Pravčická brána – de nouvelles lois naturelles dévoilées par des scientifiques tchèques

La porte Pravčická, photo : Budka, Radio Prague

Après plus d’un siècle de controverses scientifiques, une équipe de géologues tchèques et américains ont dévoilé un processus naturel qui régit la Pravčická brána (la porte Pravčická). Façonnée au cours des millénaires dans un massif de grès, cette voûte naturelle, la plus grande d’Europe, constitue la principale attraction de la Suisse tchéco-saxonne en Bohême du Nord. Les résultats des recherches, de portée universelle, ont été publiés la semaine dernière dans le prestigieux magazine Nature Geosciences.

La porte Pravčická, photo : Budka, Radio Prague
Le grès étant une roche détritique, issue de l’agrégation naturelle de grains de sables, les scientifiques ont longtemps cherché à savoir comment il est possible que des formations géologiques telles que la Pravčická brána, ou par exemple la célèbre Delicate Arch aux Etats-Unis, ne se sont pas encore effondrées, d’autant plus que ce minéral ne contient aucun type de ciment. Chercheur à l’Institut de géologie de l’Académie des sciences de la République tchèque et membre de l’équipe scientifique, Michal Filippi nous expose la version simplifiée du principe qui fait l’objet de la découverte :

Photo : ČT24
« Si vous exercez une pression sur le grès qui ne contient pas de ciment, il a cette particularité de résister à l’érosion. Si aucune pression n’est exercée, le rocher s’érode facilement, et au contraire, plus la pression est grande, plus le minéral est solide. C’est son propre poids qui est responsable de la pression. S’il y a une discontinuité dans le massif, disons une petite faille, le grès va répartir la pression autour de cette faille, qui devient sujette à l’érosion par l’eau, le vent et tous les autres éléments. On peut donc dire que les formes uniques de ces rochers dépendent de leurs poids et de la discontinuité présente. »

David Mašín, photo : ČT24
Sous la direction de Jiří Bruthans l’équipe composée de neuf chercheurs (huit Tchèques et un Américain) a effectué au cours de plusieurs années des expérimentations pour comprendre l’étonnante solidité du massif. Il a tout d’abord fallu reconstituer le grès qui forme le strate de roche sédimentée. C’est ce qu’explique David Mašín du département de l’hydrologie, de géologie et de géophysique appliquée de la faculté des sciences de l’Université Charles :



Photo : ČT24
« Si vous exercez de la pression sur un pâté de sable, et que cette pression est suffisamment importante, le pâté de sable s’effondre. Ce matériau fait exactement le contraire. Plus la pression est importante, plus le pâté de sable est solide. Par exemple, ce modèle pourrait porter le poids d’une Škoda Superb. »
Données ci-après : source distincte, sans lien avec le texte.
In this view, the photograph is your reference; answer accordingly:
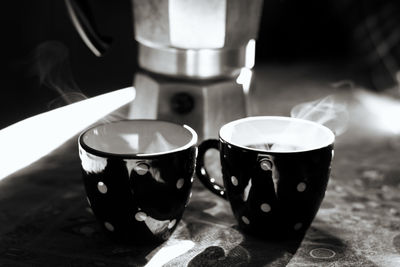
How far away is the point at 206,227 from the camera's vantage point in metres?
0.52

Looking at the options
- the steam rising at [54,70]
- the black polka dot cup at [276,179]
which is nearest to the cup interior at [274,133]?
the black polka dot cup at [276,179]

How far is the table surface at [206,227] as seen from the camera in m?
0.46

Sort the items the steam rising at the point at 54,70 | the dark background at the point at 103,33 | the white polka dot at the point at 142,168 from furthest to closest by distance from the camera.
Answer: the dark background at the point at 103,33 < the steam rising at the point at 54,70 < the white polka dot at the point at 142,168

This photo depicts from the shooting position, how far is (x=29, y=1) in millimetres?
839

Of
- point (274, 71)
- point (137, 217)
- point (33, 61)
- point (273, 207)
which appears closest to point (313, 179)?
point (273, 207)

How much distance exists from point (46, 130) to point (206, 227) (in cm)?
31

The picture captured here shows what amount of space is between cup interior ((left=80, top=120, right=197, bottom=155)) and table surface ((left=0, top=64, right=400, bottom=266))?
0.25 ft

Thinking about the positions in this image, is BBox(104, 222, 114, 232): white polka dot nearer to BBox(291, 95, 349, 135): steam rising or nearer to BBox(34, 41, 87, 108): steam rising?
BBox(34, 41, 87, 108): steam rising

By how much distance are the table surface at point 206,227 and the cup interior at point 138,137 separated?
0.25 ft

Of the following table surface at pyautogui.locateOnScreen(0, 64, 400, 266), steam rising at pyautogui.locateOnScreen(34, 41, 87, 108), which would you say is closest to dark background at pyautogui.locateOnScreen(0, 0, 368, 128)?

C’est en étudiant la Pravčická brána en Tchéquie que les recherches ont abouti. Cependant, l’énigme planait sur de très nombreuses formations géologiques de ce type, comme le souligne Michal Filippi :

Michal Filippi, photo: David Němec, ČRo
« C’est précisément en cela que les résultats de notre recherche sont intéressants et qu’ils ont vite acquis une importance mondiale. On peut trouver ces formations géologiques dans toutes les régions où on note la présence du grès. En Allemange, en Belgique, en France… La région la plus connue est bien évidemment le parc national des Arches dans l’Utah aux Etats-Unis. Là, ces phénomènes sont nombreux et très bien préservés. Mais on en trouve également en Jordanie etc. C’est pourquoi ce travail a suscité l’intérêt de nombreuses personnes dans de nombreux pays. »

Avec ses 21 mètres de hauteur et près de 27 mètres de largeur, située dans la majestueuse région de la Suisse tchéco-saxonne, la Pravčická brána s’était hissée, en 2007, parmi les sites sélectionnés au concours des Sept nouvelles merveilles de la nature. Bien qu’elle ne figure pas sur cette liste aujourd’hui, son importance et sa primauté au niveau mondial ne font maintenant plus de doute.